• **ÜBUNGSTEXT**:
Schlagworte: Ausschlussfrist, Kündigungsschutzprozess, Annahmeverzugslohn
   
Gericht: Bundesarbeitsgericht
Aktenzeichen: 5 AZR 403/05
Typ: Urteil
Entscheidungsdatum: 26.04.2006
   
Leitsätze: Der vom Arbeitgeber vor der Antragstellung im Kündigungsschutzprozess schriftsätzlich angekündigte Klageabweisungsantrag stellt eine schriftliche Ablehnung der mit der Kündigungsschutzklage vom Arbeitnehmer geltend gemachten Annahmeverzugsansprüche dar. Eine ausdrückliche schriftliche Ablehnungserklärung ist nicht erforderlich, wenn die Verfallklausel nur eine schriftliche Ablehnung verlangt (Bestätigung von BAG 20. März 1986 - 2 AZR 295/85 - EzA BGB § 615 Nr. 48, zu B II 2 b der Gründe; Aufgabe von BAG 11. Dezember 2001 - 9 AZR 510/00 - EzA TVG § 4 Ausschlussfristen Nr. 145).

• **AUFGABEN ZUM TEXT**:
[A] Fassen Sie den Absatz des Übungstextes, der mit „Leitsätze: Der vom Arbeitgeber“ beginnt, in wenigen kürzeren Sätzen zusammen. Die wesentlichen Aussagen sollen dabei erhalten bleiben.
[B] Ändern Sie in den Zeilen weiter unten „Femme“ zu „Homme“ und geben Sie die Zeilen ab der Zeile mit „Cabernet Blend“ bis einschließlich der Zeile mit „漫画《我独自升级》第142话 尸体的价值第256张图“ sonst unverändert wieder. Lassen Sie die Bilder dabei weg.

• **VORLIEGENDE ANGABEN**:

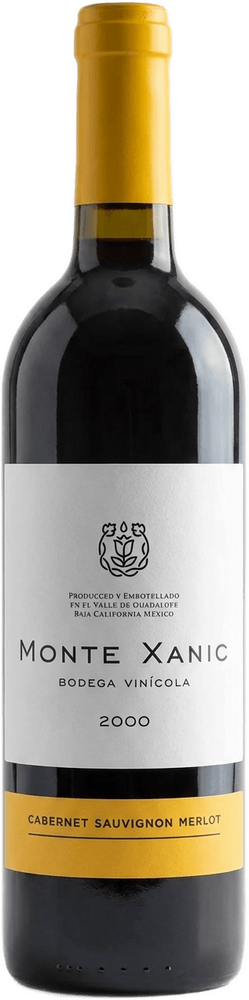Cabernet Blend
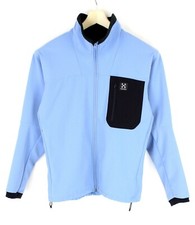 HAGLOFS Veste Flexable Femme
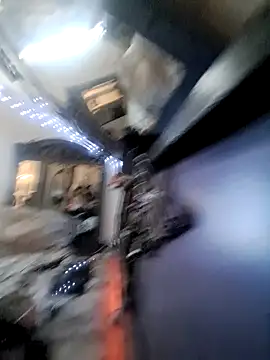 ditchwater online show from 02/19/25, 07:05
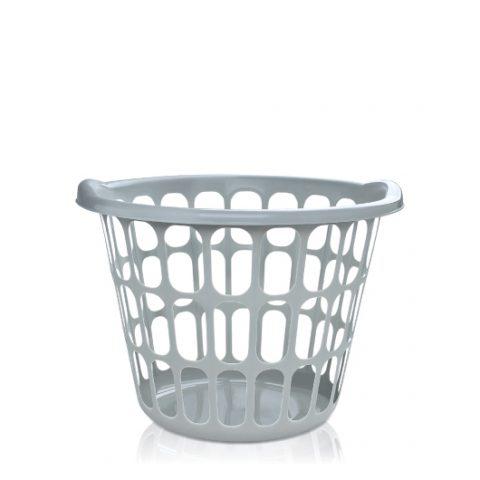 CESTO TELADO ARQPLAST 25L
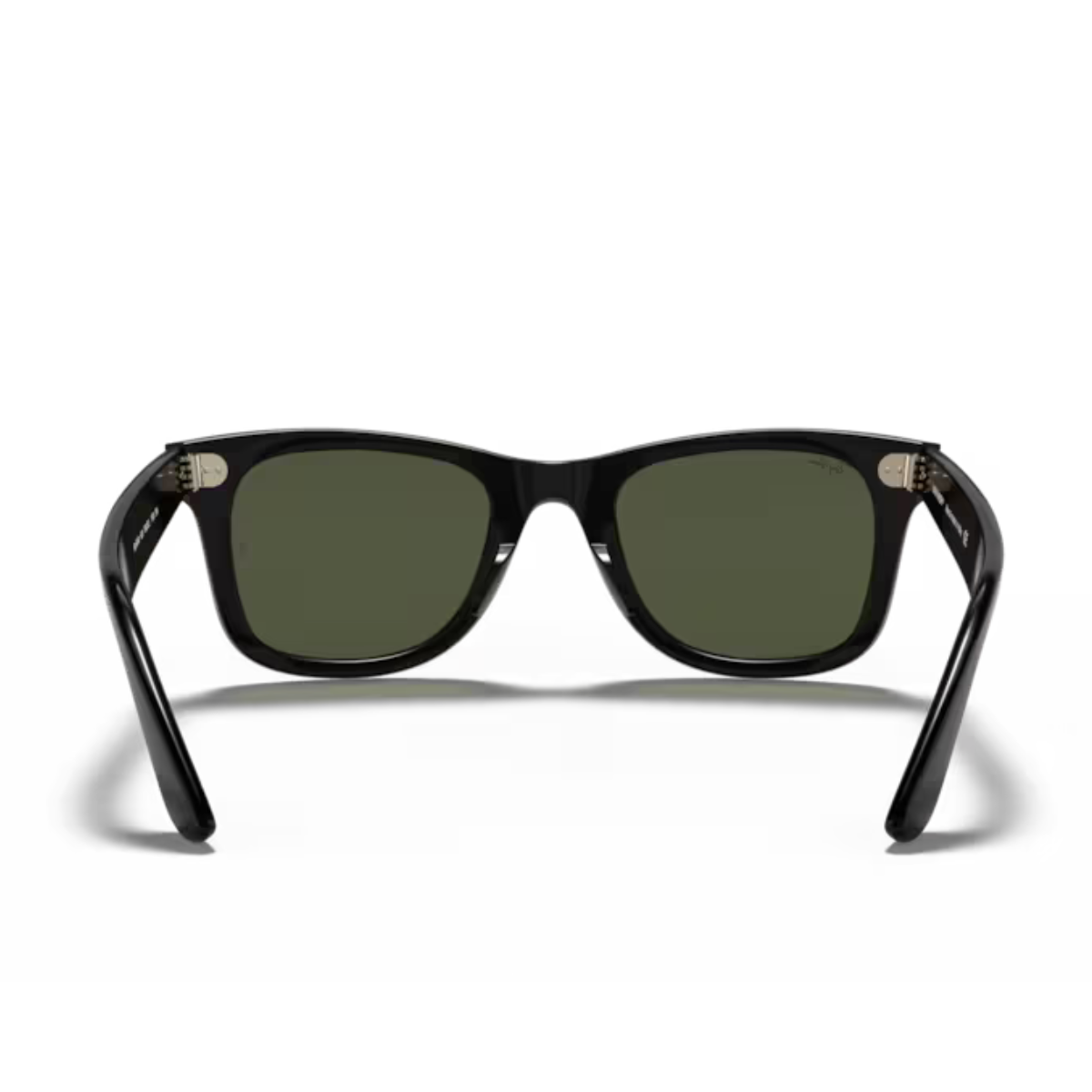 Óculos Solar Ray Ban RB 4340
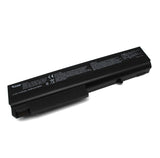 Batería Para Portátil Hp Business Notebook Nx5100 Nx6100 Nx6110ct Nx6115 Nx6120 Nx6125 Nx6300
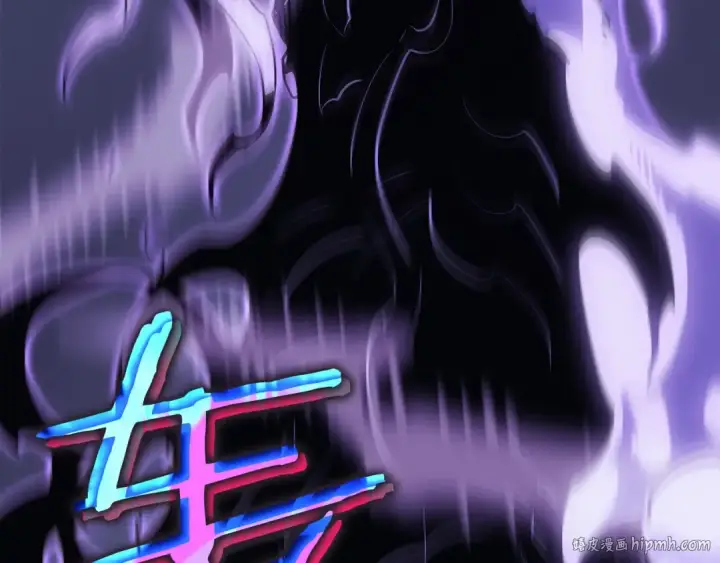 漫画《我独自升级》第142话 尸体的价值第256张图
* * *
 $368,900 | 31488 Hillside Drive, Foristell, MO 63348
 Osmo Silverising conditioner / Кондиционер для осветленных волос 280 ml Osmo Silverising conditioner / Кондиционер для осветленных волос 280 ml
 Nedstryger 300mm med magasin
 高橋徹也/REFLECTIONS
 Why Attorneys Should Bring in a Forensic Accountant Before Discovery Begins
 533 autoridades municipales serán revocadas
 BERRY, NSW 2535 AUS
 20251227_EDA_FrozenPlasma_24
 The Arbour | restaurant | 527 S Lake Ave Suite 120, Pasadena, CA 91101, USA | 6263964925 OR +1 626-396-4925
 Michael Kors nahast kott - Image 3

• **LÖSUNGEN**:
[A] Leitsätze: Kündigt der Arbeitgeber vor der Antragstellung im Kündigungsschutzprozess schriftsätzlich einen Klageabweisungsantrag an, gilt dies als schriftliche Ablehnung der Annahmeverzugsansprüche, die der Arbeitnehmer mit der Kündigungsschutzklage geltend macht. Verlangt die Verfallklausel nur eine schriftliche Ablehnung, ist keine ausdrückliche schriftliche Ablehnungserklärung nötig. Damit wird BAG 20. März 1986 - 2 AZR 295/85 bestätigt und BAG 11. Dezember 2001 - 9 AZR 510/00 aufgegeben.

[B]
Cabernet Blend
 HAGLOFS Veste Flexable Homme
 ditchwater online show from 02/19/25, 07:05
 CESTO TELADO ARQPLAST 25L
 Óculos Solar Ray Ban RB 4340
 Batería Para Portátil Hp Business Notebook Nx5100 Nx6100 Nx6110ct Nx6115 Nx6120 Nx6125 Nx6300
 漫画《我独自升级》第142话 尸体的价值第256张图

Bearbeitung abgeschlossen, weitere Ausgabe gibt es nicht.